Yei pattern rugs feature images of the Holy People drawn from ceremonial sand paintings but do not recreate an entire painting. The closely related Yeibechai rugs show Navajo dancers in the act of portraying Yeis in ceremonies. 

Typically, the Yeis are highly stylized figures with elongated bodies, short straight legs, and heads facing the viewer. Yebechais have somewhat more human proportions, usually face sideways, and often have legs bent in a dancing motion. The earliest Yei rugs usually included one or two large Yei figures oriented vertically, e. g. parallel with the warp. In some cases, small Yei images were included in rugs with geometric patterns or other pictorial elements

Though quite rare, these early types were made over a period of nearly four decades, falling out of favor by the 1930s

In the 1910s, a very small number of weavers made single figure type rugs which portrayed not the Navajo Yei, but rather Hopi Katsina figures with characteristic tableta headdresses.

The more common types of Yei and Yeibechai rugs feature multiple figures oriented parallel with the weft threads so that the rug appears wider than long when the figures are upright. 
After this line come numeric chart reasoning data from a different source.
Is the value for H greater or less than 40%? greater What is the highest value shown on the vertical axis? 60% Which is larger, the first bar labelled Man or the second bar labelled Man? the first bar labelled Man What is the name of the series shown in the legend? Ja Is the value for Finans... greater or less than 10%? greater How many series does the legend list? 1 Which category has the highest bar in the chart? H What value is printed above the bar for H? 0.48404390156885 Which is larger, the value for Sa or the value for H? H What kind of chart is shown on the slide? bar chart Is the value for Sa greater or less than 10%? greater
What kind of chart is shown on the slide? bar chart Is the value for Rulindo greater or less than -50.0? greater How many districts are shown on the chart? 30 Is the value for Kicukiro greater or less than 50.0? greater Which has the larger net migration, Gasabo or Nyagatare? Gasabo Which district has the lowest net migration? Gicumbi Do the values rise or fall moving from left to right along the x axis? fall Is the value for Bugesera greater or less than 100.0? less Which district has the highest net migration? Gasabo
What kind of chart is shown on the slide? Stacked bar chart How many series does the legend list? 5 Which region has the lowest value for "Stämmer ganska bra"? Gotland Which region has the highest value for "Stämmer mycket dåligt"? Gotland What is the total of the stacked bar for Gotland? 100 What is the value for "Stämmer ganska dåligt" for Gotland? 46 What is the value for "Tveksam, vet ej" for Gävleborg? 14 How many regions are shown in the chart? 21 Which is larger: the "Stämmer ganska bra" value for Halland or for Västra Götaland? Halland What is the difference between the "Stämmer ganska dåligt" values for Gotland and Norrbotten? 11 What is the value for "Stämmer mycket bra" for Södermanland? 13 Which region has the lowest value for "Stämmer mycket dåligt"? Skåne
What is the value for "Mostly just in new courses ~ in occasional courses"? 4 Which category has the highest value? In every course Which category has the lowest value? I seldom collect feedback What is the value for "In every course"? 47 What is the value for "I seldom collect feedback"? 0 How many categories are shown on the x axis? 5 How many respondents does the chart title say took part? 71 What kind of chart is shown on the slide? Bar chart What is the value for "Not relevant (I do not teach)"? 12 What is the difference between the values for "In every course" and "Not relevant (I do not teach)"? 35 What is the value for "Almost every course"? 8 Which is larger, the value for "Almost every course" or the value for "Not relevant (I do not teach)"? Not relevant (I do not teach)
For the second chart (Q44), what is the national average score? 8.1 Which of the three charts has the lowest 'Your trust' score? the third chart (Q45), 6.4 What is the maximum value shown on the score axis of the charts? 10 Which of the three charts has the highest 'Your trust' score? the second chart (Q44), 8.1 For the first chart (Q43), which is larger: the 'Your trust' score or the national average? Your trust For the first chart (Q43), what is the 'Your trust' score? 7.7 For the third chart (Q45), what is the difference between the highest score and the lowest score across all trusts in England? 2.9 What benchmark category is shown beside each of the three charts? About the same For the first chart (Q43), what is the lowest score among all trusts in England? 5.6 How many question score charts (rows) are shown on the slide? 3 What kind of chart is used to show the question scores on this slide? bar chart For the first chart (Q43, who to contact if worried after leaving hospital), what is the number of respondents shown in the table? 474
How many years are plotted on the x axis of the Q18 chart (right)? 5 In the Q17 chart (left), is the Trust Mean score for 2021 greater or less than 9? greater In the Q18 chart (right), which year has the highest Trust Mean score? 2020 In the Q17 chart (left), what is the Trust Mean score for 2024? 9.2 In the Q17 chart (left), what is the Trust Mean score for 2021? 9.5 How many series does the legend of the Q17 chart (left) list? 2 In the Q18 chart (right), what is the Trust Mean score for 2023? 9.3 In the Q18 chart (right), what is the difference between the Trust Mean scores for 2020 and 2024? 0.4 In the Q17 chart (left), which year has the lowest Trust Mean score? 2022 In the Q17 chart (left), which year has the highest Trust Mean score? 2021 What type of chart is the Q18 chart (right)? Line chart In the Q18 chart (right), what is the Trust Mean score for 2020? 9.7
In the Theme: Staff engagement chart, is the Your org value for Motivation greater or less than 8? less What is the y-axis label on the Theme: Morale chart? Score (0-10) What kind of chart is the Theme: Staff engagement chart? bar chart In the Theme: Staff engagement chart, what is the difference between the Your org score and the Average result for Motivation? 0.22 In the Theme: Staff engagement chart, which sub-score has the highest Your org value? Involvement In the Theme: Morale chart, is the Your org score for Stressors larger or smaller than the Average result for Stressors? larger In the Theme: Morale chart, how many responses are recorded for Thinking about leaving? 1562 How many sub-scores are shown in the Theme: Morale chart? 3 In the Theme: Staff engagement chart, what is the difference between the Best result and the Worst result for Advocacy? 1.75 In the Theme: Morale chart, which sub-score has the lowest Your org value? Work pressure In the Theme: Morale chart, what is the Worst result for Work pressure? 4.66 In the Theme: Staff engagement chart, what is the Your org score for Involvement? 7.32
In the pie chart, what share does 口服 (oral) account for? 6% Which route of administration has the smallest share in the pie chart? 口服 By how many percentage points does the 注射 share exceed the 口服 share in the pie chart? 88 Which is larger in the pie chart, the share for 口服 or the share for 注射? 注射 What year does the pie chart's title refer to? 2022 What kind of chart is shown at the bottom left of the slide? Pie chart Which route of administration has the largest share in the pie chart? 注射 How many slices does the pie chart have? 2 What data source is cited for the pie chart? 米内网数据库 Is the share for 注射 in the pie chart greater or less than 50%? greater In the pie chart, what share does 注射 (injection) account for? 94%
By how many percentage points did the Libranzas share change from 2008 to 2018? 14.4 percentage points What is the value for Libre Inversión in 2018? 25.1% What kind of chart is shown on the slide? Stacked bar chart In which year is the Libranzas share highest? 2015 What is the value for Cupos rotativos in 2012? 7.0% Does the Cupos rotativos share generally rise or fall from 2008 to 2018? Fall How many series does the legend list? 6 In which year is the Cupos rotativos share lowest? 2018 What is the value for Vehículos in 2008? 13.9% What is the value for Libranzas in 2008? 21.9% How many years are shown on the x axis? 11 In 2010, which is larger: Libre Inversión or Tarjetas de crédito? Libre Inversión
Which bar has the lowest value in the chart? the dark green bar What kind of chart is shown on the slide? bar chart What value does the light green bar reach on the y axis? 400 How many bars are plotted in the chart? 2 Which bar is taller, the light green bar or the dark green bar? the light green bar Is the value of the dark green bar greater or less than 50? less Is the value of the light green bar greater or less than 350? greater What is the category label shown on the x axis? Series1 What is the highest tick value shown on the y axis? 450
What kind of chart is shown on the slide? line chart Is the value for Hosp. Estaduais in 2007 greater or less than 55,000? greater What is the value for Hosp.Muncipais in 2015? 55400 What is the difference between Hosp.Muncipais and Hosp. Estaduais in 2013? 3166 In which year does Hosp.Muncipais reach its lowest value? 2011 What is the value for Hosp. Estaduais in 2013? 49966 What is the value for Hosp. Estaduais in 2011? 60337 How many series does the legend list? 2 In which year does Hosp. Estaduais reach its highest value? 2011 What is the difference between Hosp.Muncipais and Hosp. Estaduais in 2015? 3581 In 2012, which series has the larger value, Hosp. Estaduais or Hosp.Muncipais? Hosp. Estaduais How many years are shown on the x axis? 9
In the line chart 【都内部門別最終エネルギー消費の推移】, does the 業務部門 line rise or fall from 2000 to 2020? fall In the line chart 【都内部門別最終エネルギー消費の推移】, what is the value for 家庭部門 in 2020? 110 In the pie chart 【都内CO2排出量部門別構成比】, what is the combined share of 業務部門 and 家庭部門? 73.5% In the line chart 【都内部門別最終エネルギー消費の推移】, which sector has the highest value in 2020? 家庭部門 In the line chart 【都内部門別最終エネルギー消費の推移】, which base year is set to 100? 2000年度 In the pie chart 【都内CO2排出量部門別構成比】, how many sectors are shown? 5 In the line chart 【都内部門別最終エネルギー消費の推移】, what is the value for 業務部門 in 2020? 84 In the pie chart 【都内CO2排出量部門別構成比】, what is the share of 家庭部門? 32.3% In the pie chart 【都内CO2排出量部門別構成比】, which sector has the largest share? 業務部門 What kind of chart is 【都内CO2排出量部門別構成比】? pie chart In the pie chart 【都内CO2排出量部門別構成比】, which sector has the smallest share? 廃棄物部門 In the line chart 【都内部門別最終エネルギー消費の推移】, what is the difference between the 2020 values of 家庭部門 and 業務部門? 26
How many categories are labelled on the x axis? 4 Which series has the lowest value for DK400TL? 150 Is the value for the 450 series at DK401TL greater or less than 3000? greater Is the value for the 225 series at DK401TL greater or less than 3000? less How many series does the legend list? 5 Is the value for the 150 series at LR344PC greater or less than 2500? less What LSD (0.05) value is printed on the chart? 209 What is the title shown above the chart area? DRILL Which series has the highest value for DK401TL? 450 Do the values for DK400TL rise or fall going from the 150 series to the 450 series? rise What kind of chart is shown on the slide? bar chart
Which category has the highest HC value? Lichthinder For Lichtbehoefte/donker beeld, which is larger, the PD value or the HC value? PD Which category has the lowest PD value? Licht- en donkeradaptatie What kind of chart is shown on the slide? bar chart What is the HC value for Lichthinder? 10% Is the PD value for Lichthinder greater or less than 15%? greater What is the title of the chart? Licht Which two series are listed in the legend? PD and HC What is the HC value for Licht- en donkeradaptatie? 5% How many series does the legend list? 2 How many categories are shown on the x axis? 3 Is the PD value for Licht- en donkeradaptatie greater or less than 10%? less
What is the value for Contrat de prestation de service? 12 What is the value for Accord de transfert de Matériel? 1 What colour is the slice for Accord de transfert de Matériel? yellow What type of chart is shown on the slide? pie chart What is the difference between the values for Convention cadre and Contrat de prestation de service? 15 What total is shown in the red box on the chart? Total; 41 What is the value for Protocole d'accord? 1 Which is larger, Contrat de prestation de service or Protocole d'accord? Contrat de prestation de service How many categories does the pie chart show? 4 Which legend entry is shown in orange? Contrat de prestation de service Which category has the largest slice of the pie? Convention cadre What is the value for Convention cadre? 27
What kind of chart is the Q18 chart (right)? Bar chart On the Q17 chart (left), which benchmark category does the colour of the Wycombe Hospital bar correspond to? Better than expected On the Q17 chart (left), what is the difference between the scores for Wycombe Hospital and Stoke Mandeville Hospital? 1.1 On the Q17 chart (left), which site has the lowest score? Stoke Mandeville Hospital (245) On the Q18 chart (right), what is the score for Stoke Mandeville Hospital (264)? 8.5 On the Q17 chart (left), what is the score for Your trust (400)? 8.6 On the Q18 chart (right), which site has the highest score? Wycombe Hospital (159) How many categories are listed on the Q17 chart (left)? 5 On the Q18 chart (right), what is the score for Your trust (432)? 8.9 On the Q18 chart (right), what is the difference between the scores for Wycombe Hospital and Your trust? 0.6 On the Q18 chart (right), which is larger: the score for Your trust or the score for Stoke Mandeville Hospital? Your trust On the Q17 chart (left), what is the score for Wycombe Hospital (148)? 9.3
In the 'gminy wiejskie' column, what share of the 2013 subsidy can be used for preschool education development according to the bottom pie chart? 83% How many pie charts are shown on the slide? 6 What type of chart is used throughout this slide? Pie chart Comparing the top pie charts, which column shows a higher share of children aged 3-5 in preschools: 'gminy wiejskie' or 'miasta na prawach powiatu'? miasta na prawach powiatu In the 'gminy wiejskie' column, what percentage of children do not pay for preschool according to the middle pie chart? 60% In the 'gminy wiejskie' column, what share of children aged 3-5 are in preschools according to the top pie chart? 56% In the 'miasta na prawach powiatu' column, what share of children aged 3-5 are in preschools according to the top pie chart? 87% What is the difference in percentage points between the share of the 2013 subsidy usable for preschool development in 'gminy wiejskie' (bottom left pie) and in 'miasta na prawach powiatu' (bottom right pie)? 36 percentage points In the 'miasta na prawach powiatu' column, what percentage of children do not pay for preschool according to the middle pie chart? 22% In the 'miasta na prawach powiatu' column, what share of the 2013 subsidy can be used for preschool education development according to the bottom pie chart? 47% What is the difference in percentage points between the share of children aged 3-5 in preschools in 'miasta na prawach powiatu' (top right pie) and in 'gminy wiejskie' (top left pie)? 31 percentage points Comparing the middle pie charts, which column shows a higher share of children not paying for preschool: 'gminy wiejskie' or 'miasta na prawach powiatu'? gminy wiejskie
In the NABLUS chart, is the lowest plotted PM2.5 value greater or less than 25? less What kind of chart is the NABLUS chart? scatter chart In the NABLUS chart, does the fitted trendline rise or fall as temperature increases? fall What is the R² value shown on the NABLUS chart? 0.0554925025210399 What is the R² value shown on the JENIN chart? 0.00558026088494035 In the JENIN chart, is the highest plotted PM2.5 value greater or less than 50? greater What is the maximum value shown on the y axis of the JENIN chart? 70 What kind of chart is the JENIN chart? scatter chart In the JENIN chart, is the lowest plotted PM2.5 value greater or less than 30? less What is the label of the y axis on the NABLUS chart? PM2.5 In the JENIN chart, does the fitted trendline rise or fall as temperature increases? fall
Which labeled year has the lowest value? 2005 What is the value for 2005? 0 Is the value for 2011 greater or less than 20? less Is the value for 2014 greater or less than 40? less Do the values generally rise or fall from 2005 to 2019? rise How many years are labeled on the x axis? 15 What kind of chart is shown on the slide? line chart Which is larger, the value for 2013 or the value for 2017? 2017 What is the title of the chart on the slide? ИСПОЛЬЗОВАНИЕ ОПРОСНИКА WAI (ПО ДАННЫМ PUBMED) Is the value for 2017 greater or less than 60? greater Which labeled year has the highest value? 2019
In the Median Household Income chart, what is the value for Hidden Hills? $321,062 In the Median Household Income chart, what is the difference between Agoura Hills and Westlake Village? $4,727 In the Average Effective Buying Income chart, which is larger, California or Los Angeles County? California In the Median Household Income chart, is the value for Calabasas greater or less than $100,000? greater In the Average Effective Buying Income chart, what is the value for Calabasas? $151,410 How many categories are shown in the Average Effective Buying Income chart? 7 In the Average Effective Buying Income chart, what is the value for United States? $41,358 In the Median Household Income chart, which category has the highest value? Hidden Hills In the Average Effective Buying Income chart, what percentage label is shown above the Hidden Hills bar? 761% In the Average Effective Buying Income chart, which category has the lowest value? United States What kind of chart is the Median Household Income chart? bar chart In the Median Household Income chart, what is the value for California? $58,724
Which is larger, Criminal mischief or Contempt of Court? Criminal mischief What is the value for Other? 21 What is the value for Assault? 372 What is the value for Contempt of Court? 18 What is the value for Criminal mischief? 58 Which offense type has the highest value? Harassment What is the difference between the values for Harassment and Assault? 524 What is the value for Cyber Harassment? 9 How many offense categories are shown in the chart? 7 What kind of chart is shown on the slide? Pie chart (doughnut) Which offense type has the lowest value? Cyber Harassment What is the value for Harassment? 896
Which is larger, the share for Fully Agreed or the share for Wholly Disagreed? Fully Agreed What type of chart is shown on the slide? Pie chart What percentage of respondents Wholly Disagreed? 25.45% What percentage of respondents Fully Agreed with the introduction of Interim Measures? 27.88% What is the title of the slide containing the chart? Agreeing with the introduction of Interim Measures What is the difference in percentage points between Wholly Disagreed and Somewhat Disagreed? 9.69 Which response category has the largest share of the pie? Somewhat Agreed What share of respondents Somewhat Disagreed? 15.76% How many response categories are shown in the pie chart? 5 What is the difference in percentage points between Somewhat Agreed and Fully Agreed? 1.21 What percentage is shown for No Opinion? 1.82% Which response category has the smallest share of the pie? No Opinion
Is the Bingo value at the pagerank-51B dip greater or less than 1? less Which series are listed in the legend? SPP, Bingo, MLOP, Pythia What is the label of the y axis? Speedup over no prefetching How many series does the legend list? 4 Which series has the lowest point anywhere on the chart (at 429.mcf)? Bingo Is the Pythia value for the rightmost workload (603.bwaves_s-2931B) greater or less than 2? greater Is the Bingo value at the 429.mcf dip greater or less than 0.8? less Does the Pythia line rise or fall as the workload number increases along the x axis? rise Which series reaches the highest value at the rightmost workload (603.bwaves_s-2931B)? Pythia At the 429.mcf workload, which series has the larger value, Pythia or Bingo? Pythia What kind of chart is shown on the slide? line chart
Two distinct styles emerged in the 1920s. Those made in the area of Shiprock, New Mexico tend to have light colored backgrounds with no border, and often use brightly colored commercial yarns. Yeis and Yeibechais made in the central part of the reservation, in northeastern Arizona, tend to have dark backgrounds with simple borders. They are more likely to incorporate natural wool colors and more subdued chemical shades

Yeis continue to be very popular with collectors and are now being made in nearly all parts of the reservation.